**What you should do:** Which lines in the items below contain the string "wall"? Return each of those lines in full, treating uppercase and lowercase as different.

::: Extracted records

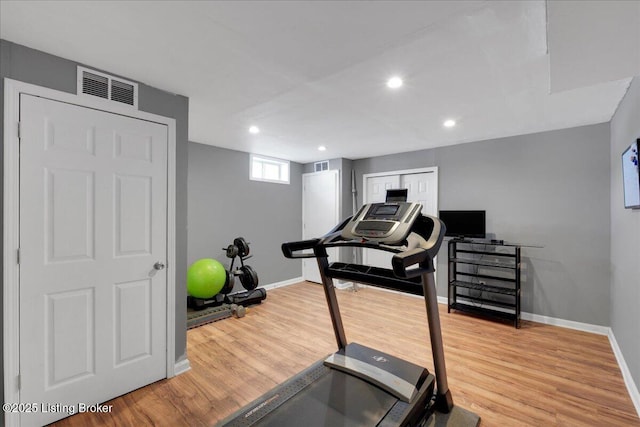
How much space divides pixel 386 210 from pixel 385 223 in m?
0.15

::::::
::: Extracted records

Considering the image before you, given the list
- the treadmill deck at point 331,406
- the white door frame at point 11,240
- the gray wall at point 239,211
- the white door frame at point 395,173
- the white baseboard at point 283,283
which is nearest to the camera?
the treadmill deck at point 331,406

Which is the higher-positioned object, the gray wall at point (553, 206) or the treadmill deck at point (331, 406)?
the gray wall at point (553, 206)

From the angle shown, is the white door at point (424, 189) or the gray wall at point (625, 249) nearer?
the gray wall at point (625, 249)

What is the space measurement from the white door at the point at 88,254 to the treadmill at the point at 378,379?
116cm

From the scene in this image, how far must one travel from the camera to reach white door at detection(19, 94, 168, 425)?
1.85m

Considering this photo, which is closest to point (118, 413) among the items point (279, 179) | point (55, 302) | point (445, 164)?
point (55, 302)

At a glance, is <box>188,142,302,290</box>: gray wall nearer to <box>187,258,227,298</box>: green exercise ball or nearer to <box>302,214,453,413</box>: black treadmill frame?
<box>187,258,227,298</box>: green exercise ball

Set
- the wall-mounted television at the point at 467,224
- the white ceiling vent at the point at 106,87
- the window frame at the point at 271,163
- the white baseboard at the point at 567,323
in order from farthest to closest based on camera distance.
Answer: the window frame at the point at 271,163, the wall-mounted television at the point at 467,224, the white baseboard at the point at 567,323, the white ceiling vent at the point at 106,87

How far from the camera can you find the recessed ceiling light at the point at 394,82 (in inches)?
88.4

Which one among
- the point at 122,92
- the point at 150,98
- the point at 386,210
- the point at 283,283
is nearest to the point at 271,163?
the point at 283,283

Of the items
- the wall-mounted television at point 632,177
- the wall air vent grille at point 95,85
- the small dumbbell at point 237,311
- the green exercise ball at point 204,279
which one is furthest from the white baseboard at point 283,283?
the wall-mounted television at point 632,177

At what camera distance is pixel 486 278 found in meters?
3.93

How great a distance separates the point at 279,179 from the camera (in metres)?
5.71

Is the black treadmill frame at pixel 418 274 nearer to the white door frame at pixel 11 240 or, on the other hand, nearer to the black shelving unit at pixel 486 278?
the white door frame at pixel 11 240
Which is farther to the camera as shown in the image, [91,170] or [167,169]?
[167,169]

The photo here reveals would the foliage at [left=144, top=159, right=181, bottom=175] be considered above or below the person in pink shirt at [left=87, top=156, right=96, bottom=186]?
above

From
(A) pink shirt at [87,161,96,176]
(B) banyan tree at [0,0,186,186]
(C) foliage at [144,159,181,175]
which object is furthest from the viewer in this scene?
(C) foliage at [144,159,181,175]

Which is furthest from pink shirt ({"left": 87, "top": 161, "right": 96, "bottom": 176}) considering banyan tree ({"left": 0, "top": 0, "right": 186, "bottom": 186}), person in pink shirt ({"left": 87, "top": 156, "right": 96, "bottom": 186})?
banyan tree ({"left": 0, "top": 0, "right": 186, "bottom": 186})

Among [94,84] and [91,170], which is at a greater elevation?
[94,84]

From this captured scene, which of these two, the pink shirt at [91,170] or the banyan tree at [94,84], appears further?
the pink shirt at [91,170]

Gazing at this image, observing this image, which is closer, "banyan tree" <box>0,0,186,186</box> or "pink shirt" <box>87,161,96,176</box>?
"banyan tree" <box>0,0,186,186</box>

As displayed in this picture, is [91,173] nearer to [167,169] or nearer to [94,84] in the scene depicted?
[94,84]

::::::
::: Extracted records

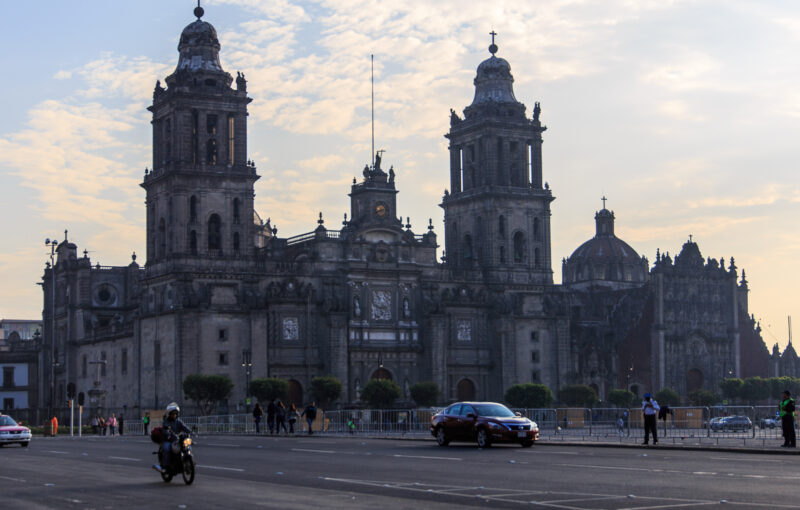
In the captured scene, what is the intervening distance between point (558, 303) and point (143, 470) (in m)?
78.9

::::::

**Task result:**
- the gray wall at point 239,211
Which is the higher-positioned object, the gray wall at point (553, 206) or the treadmill deck at point (331, 406)?
the gray wall at point (553, 206)
From the angle shown, is the white door at point (424, 189) or the gray wall at point (625, 249) nearer?
the gray wall at point (625, 249)
At a glance, is <box>188,142,302,290</box>: gray wall nearer to <box>187,258,227,298</box>: green exercise ball or nearer to <box>302,214,453,413</box>: black treadmill frame?
- the wall-mounted television at the point at 467,224
Answer: the window frame at the point at 271,163, the wall-mounted television at the point at 467,224, the white baseboard at the point at 567,323, the white ceiling vent at the point at 106,87
- the wall-mounted television at point 632,177
- the wall air vent grille at point 95,85
the wall-mounted television at point 632,177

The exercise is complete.